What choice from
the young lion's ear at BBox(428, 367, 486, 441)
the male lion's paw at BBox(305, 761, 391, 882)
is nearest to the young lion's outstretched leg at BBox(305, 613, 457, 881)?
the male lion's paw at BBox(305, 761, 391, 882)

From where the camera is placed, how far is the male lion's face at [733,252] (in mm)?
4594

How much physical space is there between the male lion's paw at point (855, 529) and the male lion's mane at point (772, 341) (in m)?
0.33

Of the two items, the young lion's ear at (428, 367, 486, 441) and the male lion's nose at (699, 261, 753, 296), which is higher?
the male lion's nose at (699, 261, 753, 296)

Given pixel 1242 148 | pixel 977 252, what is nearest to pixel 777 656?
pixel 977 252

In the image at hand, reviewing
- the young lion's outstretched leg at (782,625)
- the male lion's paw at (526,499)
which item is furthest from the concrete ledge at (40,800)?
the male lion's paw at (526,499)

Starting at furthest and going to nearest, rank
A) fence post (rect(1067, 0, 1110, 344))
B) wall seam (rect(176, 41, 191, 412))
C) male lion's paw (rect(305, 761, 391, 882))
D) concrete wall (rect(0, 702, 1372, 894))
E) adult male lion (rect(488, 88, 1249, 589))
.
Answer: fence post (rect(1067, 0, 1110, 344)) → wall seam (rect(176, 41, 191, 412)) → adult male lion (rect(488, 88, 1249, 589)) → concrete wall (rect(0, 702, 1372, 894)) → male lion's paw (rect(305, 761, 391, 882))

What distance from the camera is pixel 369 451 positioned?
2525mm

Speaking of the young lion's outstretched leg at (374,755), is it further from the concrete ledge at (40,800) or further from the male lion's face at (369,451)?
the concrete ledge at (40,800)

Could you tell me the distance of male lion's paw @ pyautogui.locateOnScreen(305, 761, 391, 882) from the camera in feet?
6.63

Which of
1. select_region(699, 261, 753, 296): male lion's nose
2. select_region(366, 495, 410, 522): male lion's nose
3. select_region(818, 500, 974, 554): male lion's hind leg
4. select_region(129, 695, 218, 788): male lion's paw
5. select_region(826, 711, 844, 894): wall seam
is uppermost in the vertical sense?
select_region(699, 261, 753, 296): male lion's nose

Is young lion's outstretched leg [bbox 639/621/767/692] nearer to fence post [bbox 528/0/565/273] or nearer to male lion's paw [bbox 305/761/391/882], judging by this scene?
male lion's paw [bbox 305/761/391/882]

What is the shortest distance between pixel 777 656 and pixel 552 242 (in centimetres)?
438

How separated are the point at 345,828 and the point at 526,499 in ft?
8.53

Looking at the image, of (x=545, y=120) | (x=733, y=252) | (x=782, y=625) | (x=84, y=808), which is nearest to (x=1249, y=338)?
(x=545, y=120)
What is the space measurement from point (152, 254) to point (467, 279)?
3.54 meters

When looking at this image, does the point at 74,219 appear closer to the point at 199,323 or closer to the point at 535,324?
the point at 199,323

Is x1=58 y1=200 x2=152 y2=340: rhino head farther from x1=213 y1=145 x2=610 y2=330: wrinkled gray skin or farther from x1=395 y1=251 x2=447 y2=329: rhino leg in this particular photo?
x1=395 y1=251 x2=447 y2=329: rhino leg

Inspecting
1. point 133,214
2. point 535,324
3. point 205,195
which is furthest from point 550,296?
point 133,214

= = = = = = =

Quote all of the items above word for word, preserving every line as it stands.

• Result:
What choice from
the young lion's ear at BBox(428, 367, 486, 441)
the male lion's paw at BBox(305, 761, 391, 882)
is nearest to the young lion's outstretched leg at BBox(305, 613, 457, 881)?
the male lion's paw at BBox(305, 761, 391, 882)

From where the camera is placed, how far is the male lion's face at [733,252] (in mm)?
4594

How much physical space is there between the male lion's paw at point (855, 529) and the male lion's mane at point (772, 341) (in m)?
0.33

Of the two items, the young lion's ear at (428, 367, 486, 441) and the male lion's nose at (699, 261, 753, 296), which is higher?
the male lion's nose at (699, 261, 753, 296)

Given pixel 1242 148 | pixel 977 252, what is nearest to pixel 777 656?
pixel 977 252

In the image at hand, reviewing
- the young lion's outstretched leg at (782,625)
- the male lion's paw at (526,499)
which item is furthest from the concrete ledge at (40,800)?
the male lion's paw at (526,499)

Starting at furthest and going to nearest, rank
A) fence post (rect(1067, 0, 1110, 344))
B) wall seam (rect(176, 41, 191, 412))
C) male lion's paw (rect(305, 761, 391, 882))
D) concrete wall (rect(0, 702, 1372, 894))
E) adult male lion (rect(488, 88, 1249, 589))
.
Answer: fence post (rect(1067, 0, 1110, 344)) → wall seam (rect(176, 41, 191, 412)) → adult male lion (rect(488, 88, 1249, 589)) → concrete wall (rect(0, 702, 1372, 894)) → male lion's paw (rect(305, 761, 391, 882))

What distance from the camera is pixel 369 451 positioned?
2525mm

Speaking of the young lion's outstretched leg at (374,755), is it further from the concrete ledge at (40,800) or further from the male lion's face at (369,451)?
the concrete ledge at (40,800)

Could you tell me the distance of male lion's paw @ pyautogui.locateOnScreen(305, 761, 391, 882) from the camera in feet?
6.63

Which of
1. select_region(699, 261, 753, 296): male lion's nose
2. select_region(366, 495, 410, 522): male lion's nose
3. select_region(818, 500, 974, 554): male lion's hind leg
4. select_region(129, 695, 218, 788): male lion's paw
5. select_region(826, 711, 844, 894): wall seam
is uppermost in the vertical sense?
select_region(699, 261, 753, 296): male lion's nose

Is young lion's outstretched leg [bbox 639/621/767/692] nearer to fence post [bbox 528/0/565/273] or nearer to male lion's paw [bbox 305/761/391/882], judging by this scene?
male lion's paw [bbox 305/761/391/882]

What is the shortest distance between pixel 777 656 and pixel 552 242 (in centimetres)?
438

How separated are the point at 345,828 and the point at 526,499 in ft?
8.53

Looking at the image, of (x=545, y=120) | (x=733, y=252) | (x=782, y=625) | (x=84, y=808), which is nearest to (x=1249, y=338)?
(x=545, y=120)
What is the space measurement from point (152, 254) to point (467, 279)?
3.54 meters

When looking at this image, does the point at 74,219 appear closer to the point at 199,323 or closer to the point at 535,324?
the point at 199,323

Is x1=58 y1=200 x2=152 y2=340: rhino head farther from x1=213 y1=145 x2=610 y2=330: wrinkled gray skin or farther from x1=395 y1=251 x2=447 y2=329: rhino leg in this particular photo?
x1=395 y1=251 x2=447 y2=329: rhino leg

Inspecting
1. point 133,214
2. point 535,324
3. point 205,195
which is furthest from point 550,296?
point 133,214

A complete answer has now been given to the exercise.